Cant wait to see pics! So technically you got 10 new rabbits today! Some peopel just get it all lol....only the best of people may I add! x


----------



## Acacia86 (Dec 30, 2008)

DKDREAM said:


> Tango for the male
> 
> and Calipso for the girlie


Ooh yeah i love that name....Calipso!!


----------



## frags (Feb 5, 2009)

DKDREAM said:


> Tango for the male
> 
> and Calipso for the girlie


like it  il call her cali for short as calipso is quite a mouthful calling a rabbit lol


----------



## frags (Feb 5, 2009)

umber said:


> Cant wait to see pics! So technically you got 10 new rabbits today!

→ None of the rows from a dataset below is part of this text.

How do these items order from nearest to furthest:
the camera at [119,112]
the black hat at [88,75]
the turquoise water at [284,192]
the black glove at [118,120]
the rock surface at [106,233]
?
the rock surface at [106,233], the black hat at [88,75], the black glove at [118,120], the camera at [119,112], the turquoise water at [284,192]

Some peopel just get it all lol....only the best of people may I add! x


LOL i didnt think of it that way lol oh dear my sheds getting a little over crowded pmsl


----------



## alyssa_liss (May 4, 2009)

Tango is my old cars name  it's orange aswel


----------



## umber (Feb 15, 2009)

noooooooooo not Tango dunno know why it doesnt seem very rabbity!


----------



## frags (Feb 5, 2009)

someone said jaffa but i dont want to jinx things lol


----------



## frags (Feb 5, 2009)

cam ~ Means "orange" in Vietnamese 

sienna ~ From the English word meaning "orange-red". It is ultimately from the name of the city of Siena in Italy, because of the colour of the clay there


----------



## spudsmummy (May 1, 2009)

wow frags, cant wait to see photos!!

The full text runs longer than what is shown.